* begin Material to process *
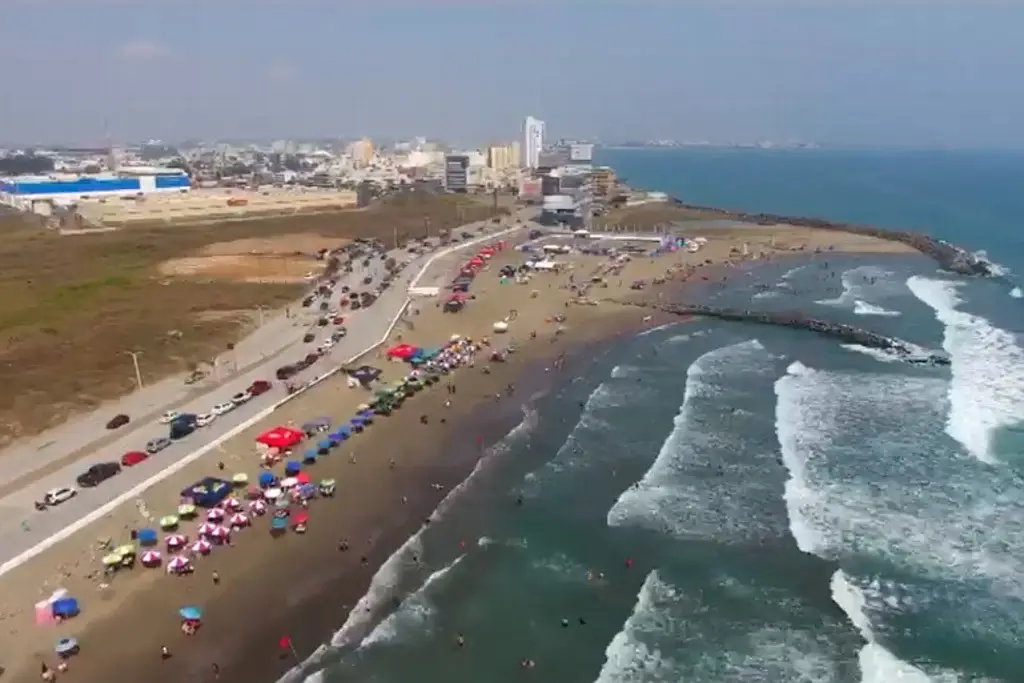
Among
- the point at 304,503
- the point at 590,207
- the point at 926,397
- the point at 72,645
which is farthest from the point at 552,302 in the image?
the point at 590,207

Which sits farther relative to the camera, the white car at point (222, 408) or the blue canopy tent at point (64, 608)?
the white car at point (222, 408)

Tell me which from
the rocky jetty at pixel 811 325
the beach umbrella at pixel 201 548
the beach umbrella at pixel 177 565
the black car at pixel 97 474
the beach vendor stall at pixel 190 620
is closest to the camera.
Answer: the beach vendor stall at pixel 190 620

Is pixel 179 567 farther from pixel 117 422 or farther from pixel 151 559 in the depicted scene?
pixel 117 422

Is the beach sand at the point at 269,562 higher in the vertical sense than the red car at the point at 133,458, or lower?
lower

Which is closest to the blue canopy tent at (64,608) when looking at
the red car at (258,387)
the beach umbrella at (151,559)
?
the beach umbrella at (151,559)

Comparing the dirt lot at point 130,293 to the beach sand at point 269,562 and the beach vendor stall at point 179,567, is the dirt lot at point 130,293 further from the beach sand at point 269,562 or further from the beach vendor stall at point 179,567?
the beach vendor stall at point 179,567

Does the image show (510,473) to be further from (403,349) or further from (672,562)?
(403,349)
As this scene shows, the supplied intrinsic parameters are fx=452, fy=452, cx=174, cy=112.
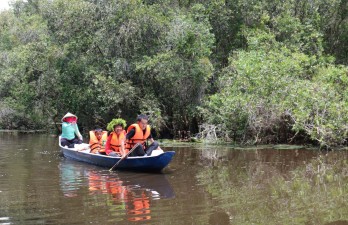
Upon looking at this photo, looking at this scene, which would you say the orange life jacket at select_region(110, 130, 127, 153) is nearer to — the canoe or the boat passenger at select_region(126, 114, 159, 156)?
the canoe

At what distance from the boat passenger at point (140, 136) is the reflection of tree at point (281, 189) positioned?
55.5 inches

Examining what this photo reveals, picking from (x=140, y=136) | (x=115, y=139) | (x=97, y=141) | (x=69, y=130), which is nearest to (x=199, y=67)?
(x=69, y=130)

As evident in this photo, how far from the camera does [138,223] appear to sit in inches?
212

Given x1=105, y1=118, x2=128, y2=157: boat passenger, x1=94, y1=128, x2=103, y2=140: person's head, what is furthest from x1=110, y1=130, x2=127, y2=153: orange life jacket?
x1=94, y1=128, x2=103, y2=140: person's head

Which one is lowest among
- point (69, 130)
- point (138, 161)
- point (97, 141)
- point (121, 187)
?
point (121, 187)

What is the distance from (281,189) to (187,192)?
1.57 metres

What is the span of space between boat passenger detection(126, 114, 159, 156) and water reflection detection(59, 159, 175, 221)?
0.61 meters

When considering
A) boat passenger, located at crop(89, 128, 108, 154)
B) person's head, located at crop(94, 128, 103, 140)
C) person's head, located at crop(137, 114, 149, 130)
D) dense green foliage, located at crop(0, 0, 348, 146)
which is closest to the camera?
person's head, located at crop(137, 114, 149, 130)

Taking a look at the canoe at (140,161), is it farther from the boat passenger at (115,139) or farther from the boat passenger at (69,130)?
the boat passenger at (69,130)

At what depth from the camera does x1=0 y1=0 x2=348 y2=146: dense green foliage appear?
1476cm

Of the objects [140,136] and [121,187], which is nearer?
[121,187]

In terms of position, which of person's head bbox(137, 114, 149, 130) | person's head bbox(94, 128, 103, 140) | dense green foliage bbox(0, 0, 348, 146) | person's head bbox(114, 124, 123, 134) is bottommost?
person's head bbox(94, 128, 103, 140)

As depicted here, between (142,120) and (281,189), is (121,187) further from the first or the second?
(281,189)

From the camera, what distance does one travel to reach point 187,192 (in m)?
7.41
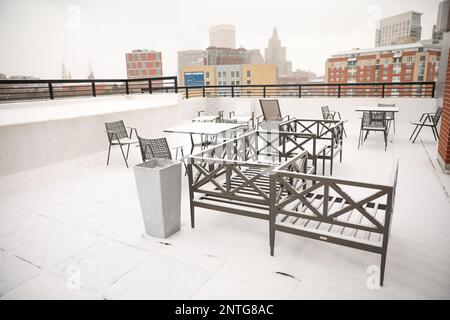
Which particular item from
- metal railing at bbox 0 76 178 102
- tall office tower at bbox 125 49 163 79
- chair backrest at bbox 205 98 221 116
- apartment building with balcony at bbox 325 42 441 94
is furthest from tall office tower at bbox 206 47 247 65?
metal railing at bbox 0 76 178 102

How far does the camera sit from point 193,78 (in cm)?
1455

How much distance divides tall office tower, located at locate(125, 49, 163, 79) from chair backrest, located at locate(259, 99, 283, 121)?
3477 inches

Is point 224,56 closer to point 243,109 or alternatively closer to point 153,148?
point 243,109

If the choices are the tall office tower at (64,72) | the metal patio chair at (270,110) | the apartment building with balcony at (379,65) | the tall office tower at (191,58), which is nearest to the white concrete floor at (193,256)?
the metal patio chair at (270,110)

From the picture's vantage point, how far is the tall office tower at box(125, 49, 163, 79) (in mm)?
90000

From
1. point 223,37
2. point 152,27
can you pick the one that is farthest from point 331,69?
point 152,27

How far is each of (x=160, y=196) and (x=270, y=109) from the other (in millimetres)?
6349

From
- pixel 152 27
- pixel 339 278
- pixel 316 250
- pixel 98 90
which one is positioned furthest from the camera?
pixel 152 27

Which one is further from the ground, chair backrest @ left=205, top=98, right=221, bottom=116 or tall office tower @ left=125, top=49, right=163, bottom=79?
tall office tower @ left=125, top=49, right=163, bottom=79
* end Material to process *
* begin Material to process *
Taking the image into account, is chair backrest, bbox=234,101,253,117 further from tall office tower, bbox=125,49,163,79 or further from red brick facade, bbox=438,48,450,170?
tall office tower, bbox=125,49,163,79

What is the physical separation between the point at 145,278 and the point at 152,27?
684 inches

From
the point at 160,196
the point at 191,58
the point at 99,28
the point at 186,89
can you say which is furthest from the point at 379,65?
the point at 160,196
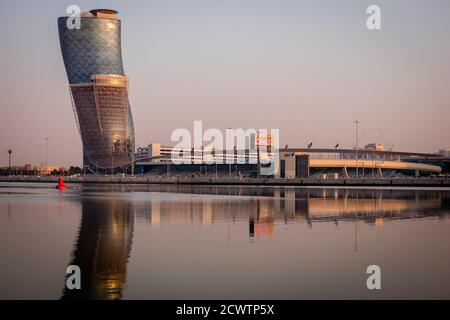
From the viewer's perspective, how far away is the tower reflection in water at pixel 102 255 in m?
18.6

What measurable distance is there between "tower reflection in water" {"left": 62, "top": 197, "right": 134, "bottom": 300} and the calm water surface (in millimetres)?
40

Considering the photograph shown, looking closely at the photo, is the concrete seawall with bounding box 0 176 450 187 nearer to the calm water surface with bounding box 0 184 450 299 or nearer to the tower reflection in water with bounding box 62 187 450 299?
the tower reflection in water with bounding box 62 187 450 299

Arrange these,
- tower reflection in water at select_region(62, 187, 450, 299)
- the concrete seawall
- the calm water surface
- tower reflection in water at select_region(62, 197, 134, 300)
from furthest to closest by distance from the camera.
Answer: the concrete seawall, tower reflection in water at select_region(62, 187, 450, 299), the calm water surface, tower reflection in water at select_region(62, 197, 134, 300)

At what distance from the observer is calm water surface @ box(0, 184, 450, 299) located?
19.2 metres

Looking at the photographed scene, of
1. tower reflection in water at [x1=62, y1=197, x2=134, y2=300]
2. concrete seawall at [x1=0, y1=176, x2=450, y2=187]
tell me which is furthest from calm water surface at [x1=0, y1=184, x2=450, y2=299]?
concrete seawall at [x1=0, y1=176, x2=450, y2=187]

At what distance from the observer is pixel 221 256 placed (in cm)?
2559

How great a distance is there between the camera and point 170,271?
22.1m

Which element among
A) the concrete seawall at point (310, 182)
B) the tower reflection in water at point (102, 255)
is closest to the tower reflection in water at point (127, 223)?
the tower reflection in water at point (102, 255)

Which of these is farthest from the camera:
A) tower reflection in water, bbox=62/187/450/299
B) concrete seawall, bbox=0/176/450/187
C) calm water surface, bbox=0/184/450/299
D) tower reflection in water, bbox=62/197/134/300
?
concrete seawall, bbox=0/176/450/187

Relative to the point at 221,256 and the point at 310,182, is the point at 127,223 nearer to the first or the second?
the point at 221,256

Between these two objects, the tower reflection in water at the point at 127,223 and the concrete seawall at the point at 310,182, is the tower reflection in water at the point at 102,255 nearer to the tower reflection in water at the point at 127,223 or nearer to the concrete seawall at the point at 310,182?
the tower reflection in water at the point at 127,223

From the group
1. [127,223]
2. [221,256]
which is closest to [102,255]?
* end Material to process *
* begin Material to process *
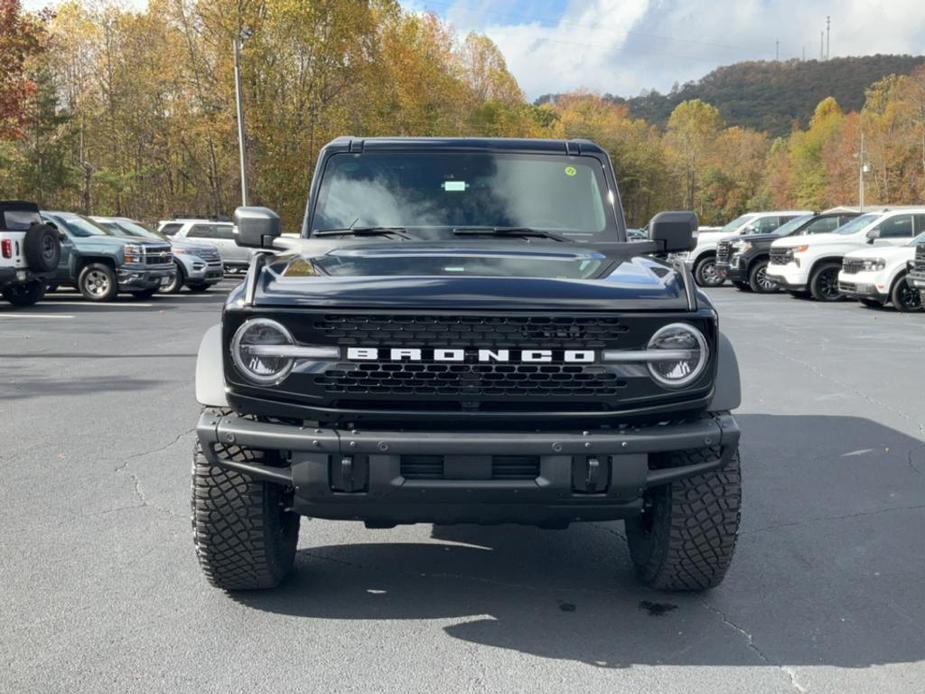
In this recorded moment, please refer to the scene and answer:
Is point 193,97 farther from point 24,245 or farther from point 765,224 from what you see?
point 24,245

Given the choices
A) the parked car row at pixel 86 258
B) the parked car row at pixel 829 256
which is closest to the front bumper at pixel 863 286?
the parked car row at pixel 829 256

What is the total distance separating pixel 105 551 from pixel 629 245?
* end Material to process *
● **Directions for this task**: Count the lines in the material above that contain the word "balcony". Reply with the number alone.

● **Exercise answer**: 2